So, we just returned from nine-year-old Noelle's soccer game where, again, I have come face-to-face with the differences between soccer games on Guam and soccer games in California. Here are a few:
In California, umbrellas come out when it's raining. In Guam, you see more umbrellas when it's blistering hot than when it's pouring rain. Today was one of those hot umbrella days. The sun was beating down and the humidity was high, so out came the row of umbrellas, which is to a Guam car what lipstick is to a woman's purse.
Of course, the umbrella does serve its designated purpose as well, because rain or shine, the game goes on. I suppose this is because Guam is a rain forest, so not much playing would be done if games were canceled due to rain. During one of Noelle's games, it was raining so hard that her shoes filled with water. We literally had to "empty" her shoes so she could continue playing.
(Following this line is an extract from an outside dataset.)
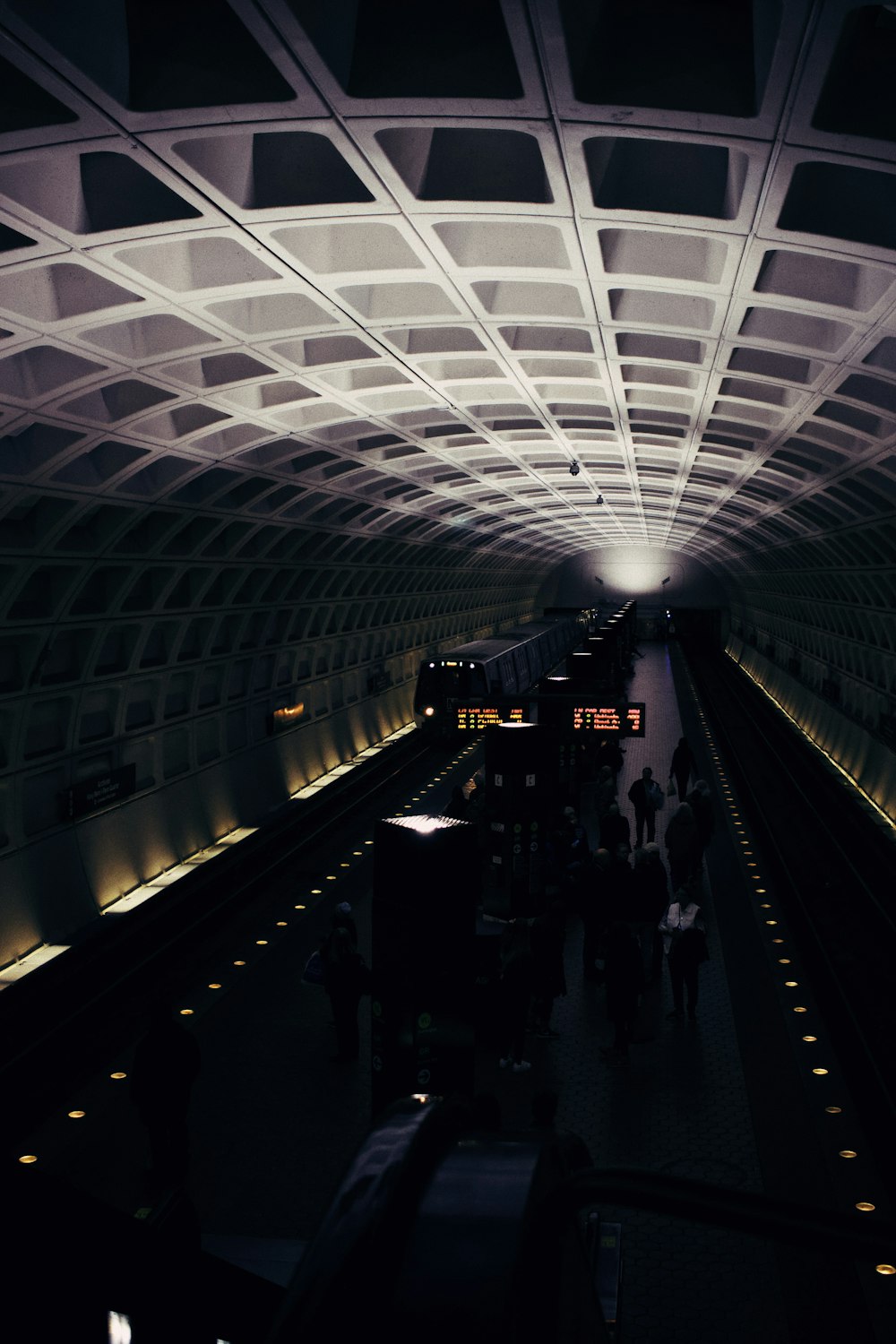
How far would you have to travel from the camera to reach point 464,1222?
6.06 ft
I was in hysterics on the sidelines, thinking of all the games in California that had been canceled because it was sprinkling. If those soccer moms could see me now!! :-)
The Chamorro (Guam natives) spectators are, by and large, very quiet compared to mainlanders. Last year, we had a scheduling conflict so we had Christian (age 17) deliver Noelle to her game and we arrived about thirty minutes later. As we approached the field, I was immediately surprised by all the "noise" coming from the sidelines. I could hear parents shouting, clapping, and cheering. I remember thinking, "Wow! That's kind of obnoxious!" About 15 minutes later I noticed a large number of haoles (caucasians) playing on the opposing team. It was then that I put two-and-two together and realized Noelle was playing one of the military base teams. How quickly I had grown accustomed to the more quiet and reserved spectating style of the Chamorros. (By the way, I'm sure Noelle's team parents have raised their eye brows more than once at the excited shouts coming from my direction!)
On Guam, all teams whose players are 14 and under play co-ed. The reason they are co-ed is that Guam is too small to have enough kids to make up enough segregated teams. This I really dislike, especially as Noelle gets older. In some games, Noelle is not only nearly three years younger than other players, but the boys are nearly twice her size. This is certainly true in weight. Picture a quarterback trying to tackle a lineman or vice versa. This isn't only a problem with the opposing team, it also creates problems with one's own team because, obviously, there is a greater advantage to pass to the big "linebackers" (which are never girls). However, Noelle has had to learn to be assertive and to compete with very difficult odds which will strengthen her character.